Return the portion of the blog post below word for word, from "I haven’t gotten" to "somebody without tenure.", inclusive.

[PASSAGE GIVEN]:
★ ★ ★ ★ ★ ★ ★

Moving on, there’s an interesting piece at Inside Higher Ed by a professor whose students keep sharing too much (more below the fold):
A student asks me what I am doing this weekend. I respond, “I am going on a date.” “Where,” he asks? I answer coolly, “Dinner,” not wanting to provide details. He responds, “First you sleep with her; then take her out to dinner and get to know her.” As a college professor in Portland, Ore., I encounter this candor all the time.
This student is not alone in sharing his views. He and his cohorts are neither cynical nor angry; that myth has been perpetuated by pseudo-intellectual, 40-something bloggers and pop sociologists who think that their anomie is also ours; we yuppies, sadly, have bought the bloggers’ angst — hook, line and sinker.
We shouldn’t.
Students’ absence of boundaries today alarms us. They casually talk about and experience drugs and sex the way we talk about laundry detergent and books. Their openness is at times inappropriate, but in their willingness to disclose, today’s youth are sharing their ambivalences and ambitions.
I haven’t gotten coarse dating advice from any of my students, but there have definitely been quite a few moments where I got Too Much Information. No, I’m not going to blog about it– that would be crass. Let’s just say that the article strikes a chord, and leave it at that.
I tend to find this stuff more entertaining than outrageous, largely because my own college experience wasn’t all that different from what students talk about. But it is occasionally awkward, especially as somebody without tenure.
On a less weighty topic, Ms. Dr. Prof. Janet Stemwedel, Ph.D. is wondering what her students should call her:
OK, it’s the time of the semester when I get a bazillion emails from students enrolled in my classes, and students trying to enroll in my classes, and assorted others. And, the emailers each choose a manner of address out of thin air, since usually they haven’t met me yet and have no idea how I prefer to be addressed.
The problem is, I’m not sure how I would prefer to be addressed!
She’s soliciting input from the audience. Somehow, I don’t think that “J-Stem” is going to win out, but you can go over there and offer suggestions.
Personally, I don’t worry that much about what students call me. Weirdly, “Mr. Orzel” makes me a little twitchy, in an elitist I-spent-six-years-in-evil-graduate-school kind of way. Also, “Mr. Orzel” is either my father (who I had for sixth grade language arts) or my uncle (who I had for high school social studies). But I’m OK with “Prof. Orzel, ” “Dr. Orzel,” or “Chad.”

★ ★ ★ ★ ★ ★ ★

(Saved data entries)
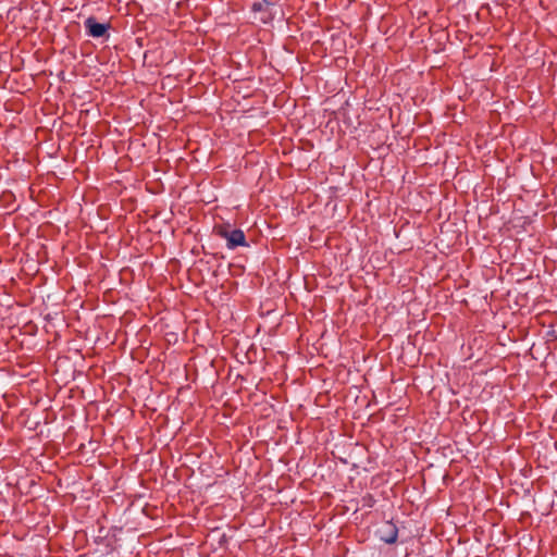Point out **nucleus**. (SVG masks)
I'll return each mask as SVG.
<instances>
[{
	"label": "nucleus",
	"instance_id": "nucleus-1",
	"mask_svg": "<svg viewBox=\"0 0 557 557\" xmlns=\"http://www.w3.org/2000/svg\"><path fill=\"white\" fill-rule=\"evenodd\" d=\"M213 234L224 238L228 249H235L239 246L248 247L245 233L239 228H233L228 223L214 225Z\"/></svg>",
	"mask_w": 557,
	"mask_h": 557
},
{
	"label": "nucleus",
	"instance_id": "nucleus-2",
	"mask_svg": "<svg viewBox=\"0 0 557 557\" xmlns=\"http://www.w3.org/2000/svg\"><path fill=\"white\" fill-rule=\"evenodd\" d=\"M84 25L88 36L94 38H100L108 35V30L110 28L109 23H99L95 16L87 17Z\"/></svg>",
	"mask_w": 557,
	"mask_h": 557
},
{
	"label": "nucleus",
	"instance_id": "nucleus-3",
	"mask_svg": "<svg viewBox=\"0 0 557 557\" xmlns=\"http://www.w3.org/2000/svg\"><path fill=\"white\" fill-rule=\"evenodd\" d=\"M380 540L386 544H394L398 537V528L392 521H385L379 530Z\"/></svg>",
	"mask_w": 557,
	"mask_h": 557
},
{
	"label": "nucleus",
	"instance_id": "nucleus-4",
	"mask_svg": "<svg viewBox=\"0 0 557 557\" xmlns=\"http://www.w3.org/2000/svg\"><path fill=\"white\" fill-rule=\"evenodd\" d=\"M363 506L372 507L375 503L374 497L371 494H367L362 497Z\"/></svg>",
	"mask_w": 557,
	"mask_h": 557
},
{
	"label": "nucleus",
	"instance_id": "nucleus-5",
	"mask_svg": "<svg viewBox=\"0 0 557 557\" xmlns=\"http://www.w3.org/2000/svg\"><path fill=\"white\" fill-rule=\"evenodd\" d=\"M261 9H262V3L261 2L253 4V10L255 11H258V10H261Z\"/></svg>",
	"mask_w": 557,
	"mask_h": 557
},
{
	"label": "nucleus",
	"instance_id": "nucleus-6",
	"mask_svg": "<svg viewBox=\"0 0 557 557\" xmlns=\"http://www.w3.org/2000/svg\"><path fill=\"white\" fill-rule=\"evenodd\" d=\"M263 1H264V4H265L267 8H269L270 5H273V3H271V2H269L267 0H263Z\"/></svg>",
	"mask_w": 557,
	"mask_h": 557
}]
</instances>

★ ★ ★ ★ ★ ★ ★

[TASK RESULT]:
I haven’t gotten coarse dating advice from any of my students, but there have definitely been quite a few moments where I got Too Much Information. No, I’m not going to blog about it– that would be crass. Let’s just say that the article strikes a chord, and leave it at that.
I tend to find this stuff more entertaining than outrageous, largely because my own college experience wasn’t all that different from what students talk about. But it is occasionally awkward, especially as somebody without tenure.